What the exercise asks: Can you convert the lines below into a numbered list, leaving out the blank lines?
━━━ Supplied data
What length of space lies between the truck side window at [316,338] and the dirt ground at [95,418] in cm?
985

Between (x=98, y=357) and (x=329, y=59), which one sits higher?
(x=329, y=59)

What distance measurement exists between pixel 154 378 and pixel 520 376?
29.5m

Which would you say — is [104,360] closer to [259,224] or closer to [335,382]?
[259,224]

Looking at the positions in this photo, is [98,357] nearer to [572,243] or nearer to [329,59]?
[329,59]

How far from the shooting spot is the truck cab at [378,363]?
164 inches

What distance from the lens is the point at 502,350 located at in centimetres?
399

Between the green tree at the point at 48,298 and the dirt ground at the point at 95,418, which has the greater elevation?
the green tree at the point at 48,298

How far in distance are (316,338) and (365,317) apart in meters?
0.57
━━━━━━
Problem solution:
1. What length of space lies between the truck side window at [316,338] and the dirt ground at [95,418] in cm?
2. 985
3. Between (x=98, y=357) and (x=329, y=59), which one sits higher?
4. (x=329, y=59)
5. What distance measurement exists between pixel 154 378 and pixel 520 376?
6. 29.5m
7. Which would you say — is [104,360] closer to [259,224] or closer to [335,382]?
8. [259,224]
9. Looking at the positions in this photo, is [98,357] nearer to [572,243] or nearer to [329,59]?
10. [329,59]
11. How far from the shooting spot is the truck cab at [378,363]?
12. 164 inches
13. What distance from the lens is the point at 502,350 located at in centimetres?
14. 399
15. Between the green tree at the point at 48,298 and the dirt ground at the point at 95,418, which has the greater elevation?
16. the green tree at the point at 48,298
17. How far in distance are (316,338) and (365,317) apart in meters?
18. 0.57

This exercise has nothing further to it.